- _WRITTEN TASK_:
Output verbatim the data running from the line containing "Based on camera" through the line containing "1.50 metres", including both of those lines and nothing else.

- _RECORD EXTRACTS_:
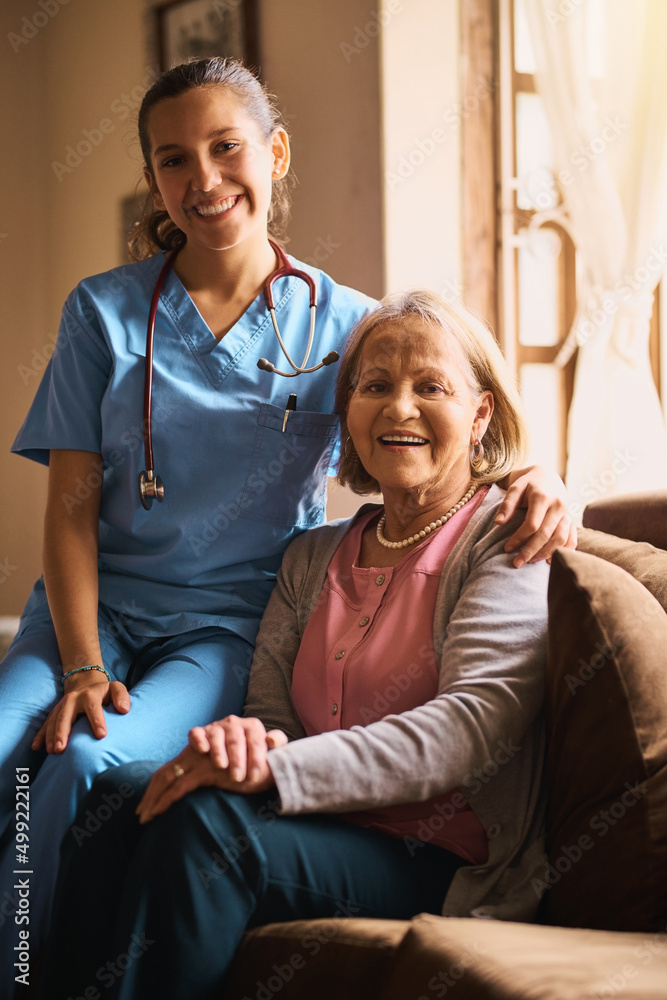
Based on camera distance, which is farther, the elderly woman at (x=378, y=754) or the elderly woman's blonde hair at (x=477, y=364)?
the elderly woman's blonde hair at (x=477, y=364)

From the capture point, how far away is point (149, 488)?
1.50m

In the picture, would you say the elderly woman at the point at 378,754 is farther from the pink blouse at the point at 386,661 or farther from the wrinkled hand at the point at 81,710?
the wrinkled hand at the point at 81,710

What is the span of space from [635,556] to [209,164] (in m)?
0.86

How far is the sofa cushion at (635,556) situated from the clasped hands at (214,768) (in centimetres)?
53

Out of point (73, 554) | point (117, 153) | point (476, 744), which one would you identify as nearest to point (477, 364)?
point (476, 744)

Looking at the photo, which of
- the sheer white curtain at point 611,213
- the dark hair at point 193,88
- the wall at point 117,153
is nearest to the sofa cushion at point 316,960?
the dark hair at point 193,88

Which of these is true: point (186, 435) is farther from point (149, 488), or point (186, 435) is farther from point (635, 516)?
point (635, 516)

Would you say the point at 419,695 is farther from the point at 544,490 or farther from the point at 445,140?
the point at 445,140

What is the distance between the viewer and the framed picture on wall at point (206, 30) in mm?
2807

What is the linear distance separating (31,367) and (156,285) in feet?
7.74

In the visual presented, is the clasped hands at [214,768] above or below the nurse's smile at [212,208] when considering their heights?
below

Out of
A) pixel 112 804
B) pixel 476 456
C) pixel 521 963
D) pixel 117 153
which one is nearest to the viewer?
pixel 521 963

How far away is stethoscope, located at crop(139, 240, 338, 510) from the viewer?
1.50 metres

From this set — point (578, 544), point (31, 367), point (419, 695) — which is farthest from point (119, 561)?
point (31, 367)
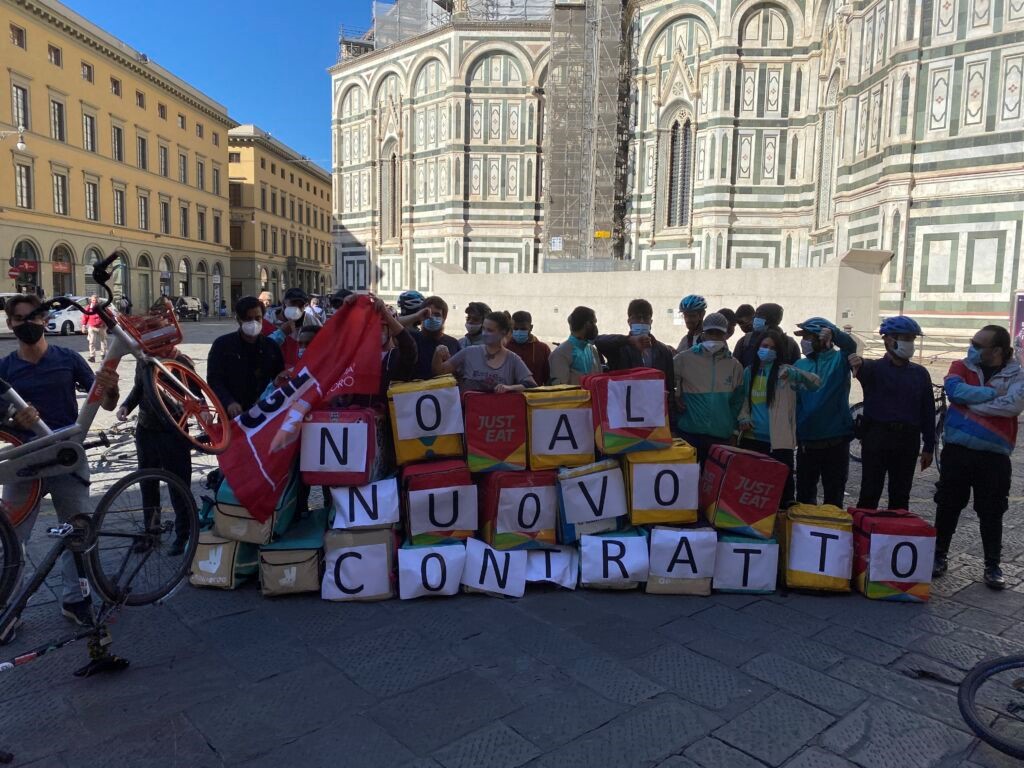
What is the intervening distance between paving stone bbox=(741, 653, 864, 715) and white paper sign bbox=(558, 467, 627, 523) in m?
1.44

---

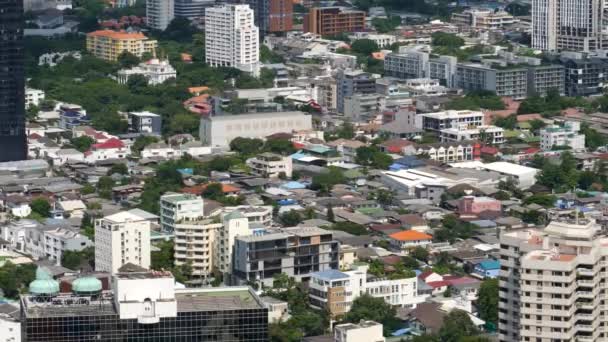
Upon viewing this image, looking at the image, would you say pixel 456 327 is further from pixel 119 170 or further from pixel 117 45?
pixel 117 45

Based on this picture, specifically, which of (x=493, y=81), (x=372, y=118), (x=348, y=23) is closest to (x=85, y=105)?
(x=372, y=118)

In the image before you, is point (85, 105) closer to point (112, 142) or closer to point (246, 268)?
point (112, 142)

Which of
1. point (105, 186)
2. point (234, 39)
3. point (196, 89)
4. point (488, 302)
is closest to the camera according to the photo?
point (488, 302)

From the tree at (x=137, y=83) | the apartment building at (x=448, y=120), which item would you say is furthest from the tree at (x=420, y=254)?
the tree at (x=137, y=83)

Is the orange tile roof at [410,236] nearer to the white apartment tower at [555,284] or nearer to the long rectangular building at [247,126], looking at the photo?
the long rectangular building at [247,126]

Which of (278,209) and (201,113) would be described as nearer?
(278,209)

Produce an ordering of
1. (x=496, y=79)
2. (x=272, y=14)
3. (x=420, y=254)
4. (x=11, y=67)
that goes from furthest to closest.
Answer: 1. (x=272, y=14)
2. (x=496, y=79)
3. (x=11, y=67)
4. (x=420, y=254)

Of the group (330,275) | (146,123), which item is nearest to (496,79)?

--

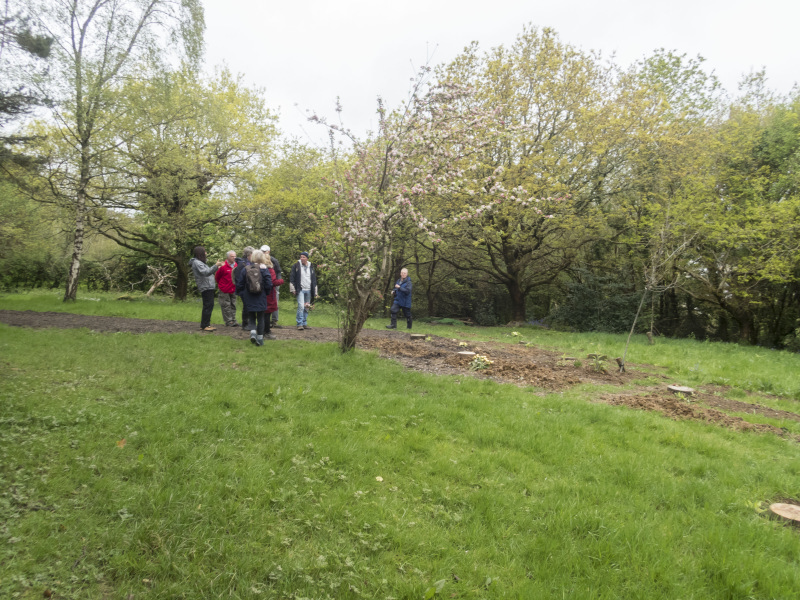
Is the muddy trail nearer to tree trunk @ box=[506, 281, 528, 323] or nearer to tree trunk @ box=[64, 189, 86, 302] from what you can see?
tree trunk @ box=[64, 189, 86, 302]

- _COMPLETE RESPONSE_:
Based on camera distance, which is farther, the elderly woman at (x=378, y=754) or the elderly woman's blonde hair at (x=477, y=364)?
the elderly woman's blonde hair at (x=477, y=364)

From the capture point, how far away is point (149, 488)?
1.50m

In the picture, would you say the elderly woman at the point at 378,754 is farther from the pink blouse at the point at 386,661 or farther from the wrinkled hand at the point at 81,710?
the wrinkled hand at the point at 81,710

What is the span of space from [635,556] to [209,164] (in m)?
0.86

How far is the sofa cushion at (635,556) situated from the clasped hands at (214,768) (in centimetres)?
53

Out of point (73, 554) | point (117, 153) | point (476, 744), which one would you identify as nearest to point (477, 364)?
point (476, 744)

Looking at the photo, which of
- the sheer white curtain at point 611,213
- the dark hair at point 193,88
- the wall at point 117,153
is nearest to the sofa cushion at point 316,960?
the dark hair at point 193,88

Which of these is true: point (186, 435) is farther from point (149, 488), or point (186, 435) is farther from point (635, 516)?
point (635, 516)

Would you say the point at 419,695 is farther from the point at 544,490 or farther from the point at 445,140?
the point at 445,140

What is the distance between the viewer and the framed picture on wall at point (206, 30) in mm?
2807

What is the linear distance separating (31,367) and (156,285) in feet?
7.74

In the visual presented, is the clasped hands at [214,768] above or below the nurse's smile at [212,208] when considering their heights?
below

Out of
A) pixel 112 804
B) pixel 476 456
C) pixel 521 963
D) pixel 117 153
which one is nearest to the viewer?
pixel 521 963

How far away is stethoscope, located at crop(139, 240, 338, 510) from the viewer?
1.50 metres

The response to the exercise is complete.